Natuurlijke vijanden zijn niet meer weg te denken uit de glastuinbouw, waar ze plagen soms volledig kunnen uitschakelen. In buitenteelten is er minder controle over natuurlijke vijanden. Toch wordt er in de akkerbouw en de aardbeienteelt wel degelijk gebruik van gemaakt. Kan deze manier van gewasbescherming ook iets betekenen voor de sierteelt in de open grond?
Voor nieuwe cursisten steekt Leen Janmaat altijd een tientje in de lucht. Dat is voor de eerste die een geparasiteerde luis herkent in het gewas. Het tientje kan hij bijna altijd weer terug in zijn zak steken. Of het moet zijn dat iemand de cursus al een keer eerder heeft gevolgd. „Boeren hebben weinig kennis van natuurlijke vijanden”, zegt de onderzoeker bodem en biodiversiteit van het Louis Bolk Instituut. „Na een training over natuurlijke plaagbeheersing past ongeveer 65% van de deelnemers zijn gewasbescherming aan.”
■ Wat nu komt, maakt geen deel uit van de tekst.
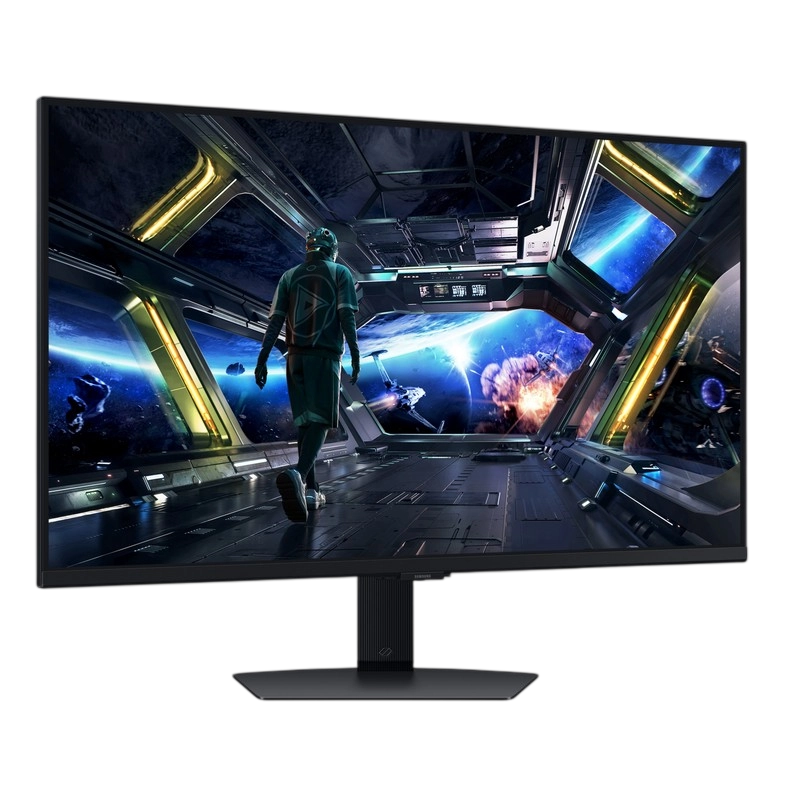 Monitor Gaming Samsung Odyssey G7 S32DG700 Negru - 31.5" | IPS | 3840x2160 | 144 Hz | 1 ms Monitor Gaming Samsung Odyssey G7 S32DG700 Negru - 31.5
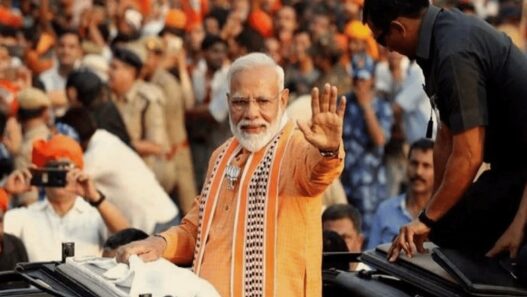 PM Modi visit to Kashi today is very special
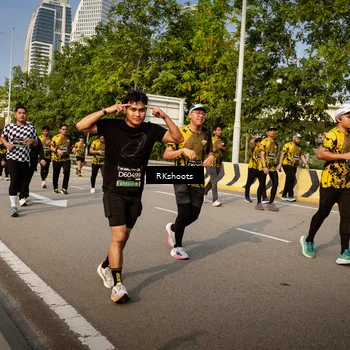 Runner Photo 6582730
Het uitzetten van natuurlijke vijanden staat in de buitenteelten nog in de kinderschoenen. „In uien hebben we bodemroofmijten ingezet, en worden akkerranden aangelegd, met als doel minder middelen te gebruiken”, vertelt Janmaat. „In de aardbeien worden al volop natuurlijke vijanden gebruikt. En in prei wordt de roofmijt Orius ingezet tegen trips, in combinatie met bankerplanten. Hierin waren effecten zichtbaar. Maar hoe succesvol is dit in de praktijk? Bankerplanten kosten ruimte die telers liever niet kwijt zijn.”